The doctors reported that her hymen was still intact. Her case, however, is still travelling through Afghanistan’s judicial hierarchy.
Neda has been cleared of the charges by the local prosecutor’s office. But, astonishingly, her case now has to be ruled on by the state Supreme Court. It is yet to make a decision.
“Virginity tests don’t have any scientific basis and should be banned. The test is in violation of the country’s Constitution, Islamic law and international regulations,” Soraya Sobhrang, a commissioner at the Afghanistan Independent Human Rights Commission, told the BBC.
As a result of this archaic practice, businesses have popped up to capitalize on the suffering of women by promising to restore virginity by repairing their hymen. It’s beyond illegal and invasive, and it is also dangerous and expensive. However, a woman’s virginity is a highly-prized possession, seen as a symbol of modesty and purity.
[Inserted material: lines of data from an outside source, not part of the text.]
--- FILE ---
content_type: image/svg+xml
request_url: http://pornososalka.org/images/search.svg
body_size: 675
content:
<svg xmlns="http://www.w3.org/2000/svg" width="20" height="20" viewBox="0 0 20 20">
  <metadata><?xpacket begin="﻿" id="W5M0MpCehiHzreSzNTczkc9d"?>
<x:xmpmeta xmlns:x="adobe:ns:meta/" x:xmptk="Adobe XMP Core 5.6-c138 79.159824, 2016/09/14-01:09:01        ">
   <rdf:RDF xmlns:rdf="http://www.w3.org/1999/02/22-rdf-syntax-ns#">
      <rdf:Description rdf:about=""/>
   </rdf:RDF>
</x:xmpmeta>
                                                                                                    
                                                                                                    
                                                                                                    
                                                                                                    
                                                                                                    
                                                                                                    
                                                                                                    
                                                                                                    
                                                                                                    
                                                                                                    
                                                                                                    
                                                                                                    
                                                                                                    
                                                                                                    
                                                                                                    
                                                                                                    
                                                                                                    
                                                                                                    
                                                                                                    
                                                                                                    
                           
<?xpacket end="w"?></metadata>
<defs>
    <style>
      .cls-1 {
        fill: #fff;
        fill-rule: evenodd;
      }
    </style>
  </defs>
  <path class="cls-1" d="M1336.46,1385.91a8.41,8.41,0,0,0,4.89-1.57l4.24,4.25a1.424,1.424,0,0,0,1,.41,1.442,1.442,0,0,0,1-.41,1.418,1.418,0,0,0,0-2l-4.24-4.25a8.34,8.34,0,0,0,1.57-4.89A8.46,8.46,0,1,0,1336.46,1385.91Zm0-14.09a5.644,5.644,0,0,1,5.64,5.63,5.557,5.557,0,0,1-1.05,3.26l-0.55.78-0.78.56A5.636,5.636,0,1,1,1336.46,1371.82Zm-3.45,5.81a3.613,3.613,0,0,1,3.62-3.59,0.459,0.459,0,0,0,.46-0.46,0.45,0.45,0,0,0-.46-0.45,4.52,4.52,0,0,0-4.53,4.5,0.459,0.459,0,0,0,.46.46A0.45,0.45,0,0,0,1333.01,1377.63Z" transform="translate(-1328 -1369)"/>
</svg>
If a woman is thought to have had premarital sex, the public humiliation might accompany a prison sentence or even lead to an honor killing.
The third-world country has no official statistics, but anecdotal evidence suggests that the tests are a common occurrence in Afghanistan.
One female gynecologist interviewed, Bobani Haidari of Bamiyan Province, told the BBC that she can be asked to perform 10 virginity tests in a single day. And it’s not uncommon for women to have undergone multiple tests.
Forced virginity tests are legal in Afghanistan. The test is often ordered by prosecutors and law enforcement officers in cases where women are accused of committing “moral crimes.”